[Given data]
■ ■ ■ ■
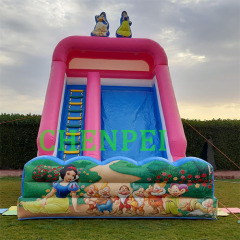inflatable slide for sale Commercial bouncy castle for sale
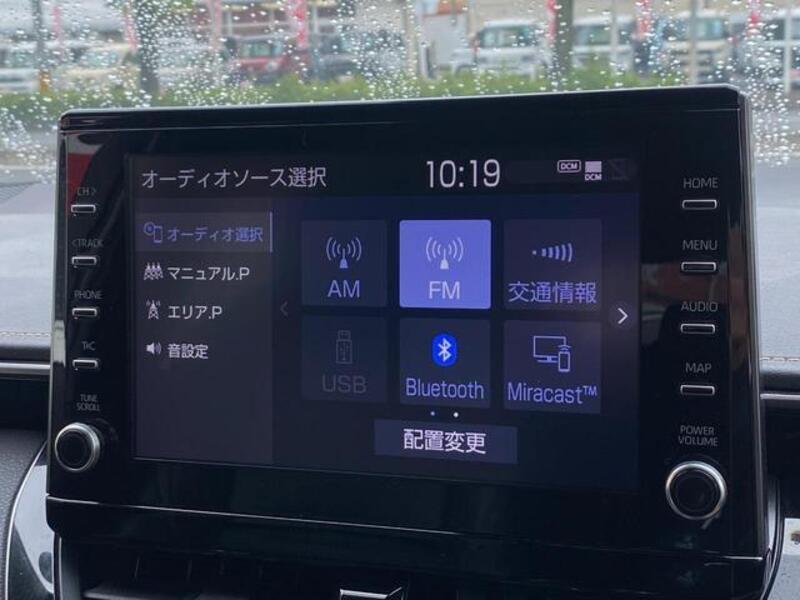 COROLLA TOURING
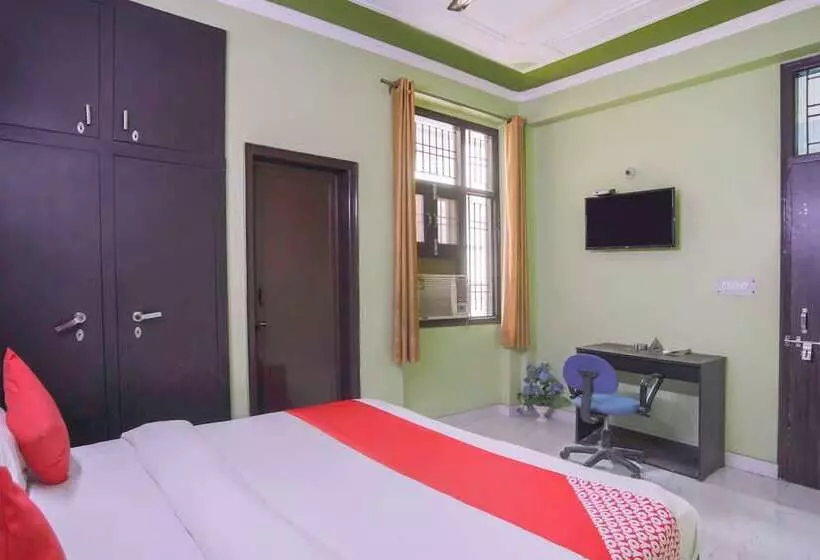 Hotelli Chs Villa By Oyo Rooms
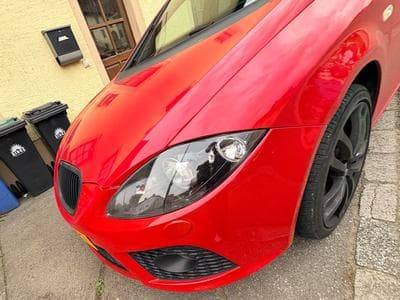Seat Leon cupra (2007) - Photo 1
■ ■ ■ ■
[The task]
From the first line to the last, output the data exactly, without the pictures.

[Response box]
inflatable slide for sale Commercial bouncy castle for sale
 COROLLA TOURING
 Hotelli Chs Villa By Oyo Rooms
Seat Leon cupra (2007) - Photo 1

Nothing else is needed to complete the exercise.